Open
Description
Thank you for taking the time to submit an issue!
Background information
What version of Open MPI are you using? (e.g., v4.1.6, v5.0.1, git branch name and hash, etc.)
v5.0.5
v5.0.6
Describe how Open MPI was installed (e.g., from a source/distribution tarball, from a git clone, from an operating system distribution package, etc.)
source code from official webpage https://www.open-mpi.org/
configured with
./configure --prefix=/work/home/packages/openmpi/5.0.5 --with-ucx=/work/home/packages/ucx/1.17.0 --with-rocm=/public/software/compiler/dtk-23.10 --with-devel-headers --enable-mpi-fortran=no --enable-mca-no-build=btl-uct --enable-mpi1-compatibility
Please describe the system on which you are running
- Operating system/version: Rocky Linux 8.8 (Green Obsidian)

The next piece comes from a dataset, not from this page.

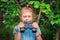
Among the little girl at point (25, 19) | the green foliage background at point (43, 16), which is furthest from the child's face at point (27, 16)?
the green foliage background at point (43, 16)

- Computer hardware: AMD GPU architecture gfx906
- Network type: not sure, infiniband?
Details of the problem
Memory leak whenever there's communications between gpu cards. Memory were used up very quickly. I wrote a minimal test program to reproduce the issue.
#include <mpi.h>
#include <Kokkos_Core.hpp>
#include <iostream>
#include <vector>
#include <string>
// To simplify, use the same size for sending and receiving
// Here, assume real_t = double, but could also be float, etc.
using real_t = double;
int main(int argc, char* argv[])
{
// Initialize MPI
MPI_Init(&argc, &argv);
// Initialize Kokkos
Kokkos::initialize(argc, argv);
{
int rank, size;
MPI_Comm_rank(MPI_COMM_WORLD, &rank);
MPI_Comm_size(MPI_COMM_WORLD, &size);
// For simplicity, assume only rank 0 and rank 1 communicate with each other
if (size < 2) {
if (rank == 0) {
std::cerr << "Please run with at least 2 MPI ranks.\n";
}
Kokkos::finalize();
MPI_Finalize();
return 0;
}
// If you want to control the number of test iterations and array size from the command line,
// you can read the parameters here.
// Default iteration count (ITER) and array size (N)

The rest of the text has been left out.